The One and the Three
Nature, Person and Triadic Monarchy in the Greek and Irish Patristic Tradition
by Chrysostom Koutloumousianos
A fertile study of convergences in early monastic and ascetic thought in Ireland and Byzantine Greece, revealing theological insights into ecclesiology and the nature of the Trinity.
The One and the Three explores parallels between Byzantine and early Irish monastic traditions, finding in both a markedly trinitarian theology founded on God’s contemplation and ascetic experience.

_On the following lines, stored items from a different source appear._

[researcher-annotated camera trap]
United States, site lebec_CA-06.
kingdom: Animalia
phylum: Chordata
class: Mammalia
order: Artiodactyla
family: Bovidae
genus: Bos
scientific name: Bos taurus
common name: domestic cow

Chrysostom Koutloumousianos refutes
modern theological theses that affect ecclesiology, and contrasts current schools of theological thought with patristic theology and anthropology, in order to approach the meaning and reality of unity and otherness within the Triadic Monad and the cosmos. He explores such topics as the connection between nature and person, the esoteric dimension of the Self, the relation and dialectic of impersonal institutions and personal
charisma, and perennial monastic virtues as ways to unity in diversity.
“Fr Chrysostom offers here a rich and penetrating analysis of the ways in which the mysteries of the Trinity and Incarnation intersect with ecclesial life, in its various dimensions, as reflected in writers of both the Byzantine and Celtic traditions. Calling into question the claim that ‘person transcends nature,’ and the authoritarian approach to ecclesiology this has fostered, the author opens up a much more expansive and balanced understanding of the ‘monarchy’ within the Trinity, and, correspondingly,
the relation between person, nature, and communion, with all the implications this has for ecclesial structure and functioning and the spiritual life. This is a work of great learning and profound reflection, which will merits deep study and careful attention.”
John Behr, Dean and Professor of Patristics, St Vladimir’s Orthodox Theological Seminary, New York.